As if skyrocketing RAM prices wasn’t enough, Kingston’s Datacentre SSD Business Manager Cameron Crandall says to expect rising SSD costs throughout 2026, confirming what we already feared. Why? Crandall, who has worked at Kingston for 29 years, says the company is experiencing NAND wafer price spikes the likes of which have never been seen before.
In conversation with Mark Hachman on The Full Nerd Network podcast, Crandall got specific, saying there’s been “a 246% increase in NAND pricing as compared to Q1 of 2025.” He later goes on to elaborate, “We just recently saw a 70% increase in NAND costs over… I think it was a 60-day period. So, that 250% I mentioned earlier—70% of that was increased within the last 60 days.”
As NAND flash chips make up about 90% of a single SSD’s Bill of Materials cost, that’s an especially eye-watering uptick for both businesses and general consumers alike. As such, Crandall offers a word of advice to anyone considering upgrading their rig’s storage: “Do it now and [don’t] wait, because prices are going to continue to go up.”

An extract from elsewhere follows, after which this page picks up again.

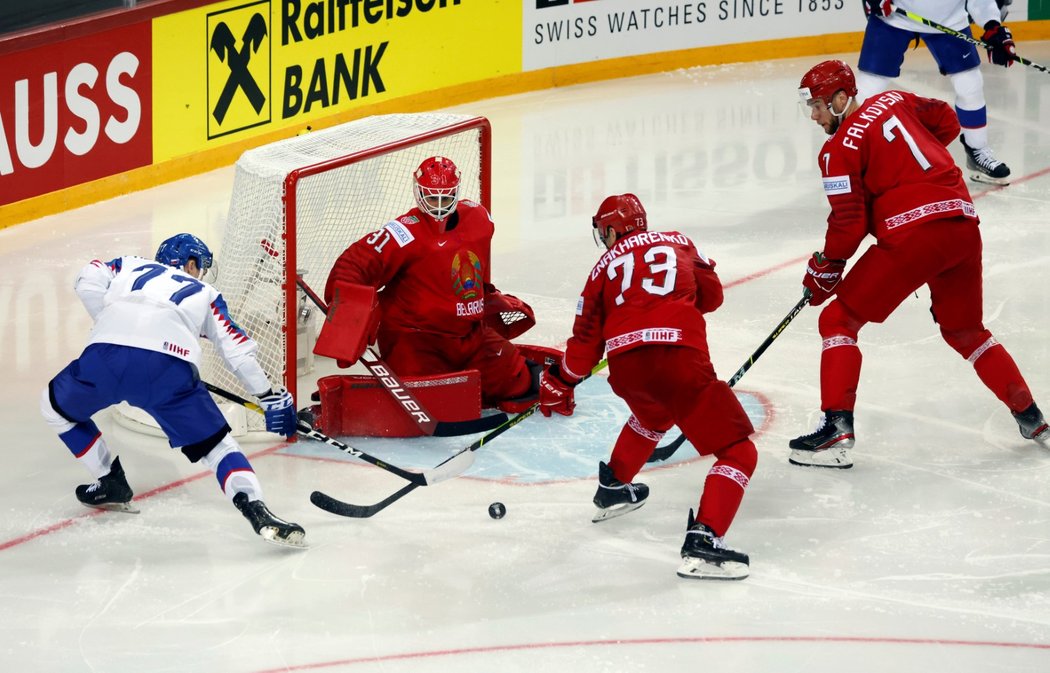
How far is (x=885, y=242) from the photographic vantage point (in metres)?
5.09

In other words, we’ve yet to see just how high SSD prices can go. Crandall goes on to say, “[If you want to pick up] an alternative storage solution [like an external SSD], you know, yeah, you might be able to reduce some cost. But if you want to have a native SSD plugged into your M.2 socket, my advice today would be to not hold off on that purchase because it will be more expensive 30 days from now, and more than likely it’ll be more expensive 30 days after that.”
We already know that memory pricing is dire, with Framework, Acer, Asus, Lenovo, HP, and Dell all either having raised their prices or looking to do so very soon. Research also points towards both RAM and SSDs spiking in price next year. Crandall’s comments simply further confirm that 2026 will likely be a very expensive year. Panic-buying in what remains of 2025 probably isn’t the best strategy, though.

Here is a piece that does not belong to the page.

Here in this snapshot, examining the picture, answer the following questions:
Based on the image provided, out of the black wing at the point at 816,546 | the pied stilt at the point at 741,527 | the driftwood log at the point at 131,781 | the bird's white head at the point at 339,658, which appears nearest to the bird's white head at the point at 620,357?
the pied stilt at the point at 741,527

SSDs are mostly NAND flash chips underneath the heatsink or sticker. (Image credit: Future)
Crandall sums up how we got here succinctly, too, saying, “Big data centres don’t want to get caught without resources to be able to offer to their customer base to run AI workloads. So, there’s been a big pull in of high-capacity SSDs, lots of DRAM, in order to support that. And what that has caused is a worldwide shortage in other markets and even hyper-scale. But it’s a trickle-down effect into the B2B and consumer space.” Couldn’t have said it better ourselves.
But besides hoovering up all the system memory and storage it can, AI could cause yet another turn in the market for manufacturers and distributors to weather. Crandall posits, “I hate to call it a bubble, but if there is an AI bubble and we go into a massive oversupply…it’s not impossible to have a situation where spending stops, consumption stops, and now there’s a flood of DRAM and NAND in the marketplace.

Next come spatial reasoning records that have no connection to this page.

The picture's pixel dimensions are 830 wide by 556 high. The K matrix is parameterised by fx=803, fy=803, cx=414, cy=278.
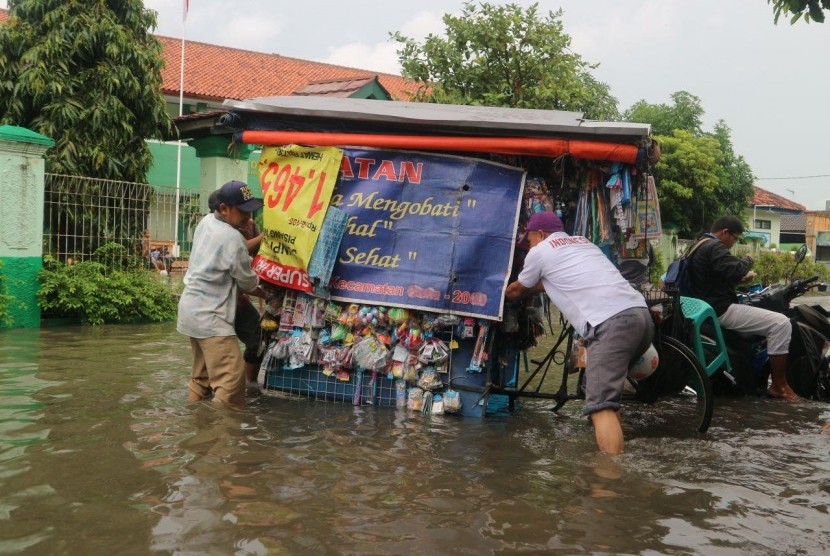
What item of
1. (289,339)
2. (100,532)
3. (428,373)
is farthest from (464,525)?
(289,339)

“Maybe a company like Kingston is sitting now on very, very expensive inventory that we bought up right [before] a turn in the market. So, we’ve got to be very cautious in how we manage inventory in times like this.”
As for Kingston itself in the here and now, the company isn’t going to do a Micron, with Crandall stating, “We have no plans to exit the client market.” Kingston is also apparently not one of the many sources “feeding hyperscale data centres with SSDs,” not that that will count for much—the memory apocalypse will spare no one.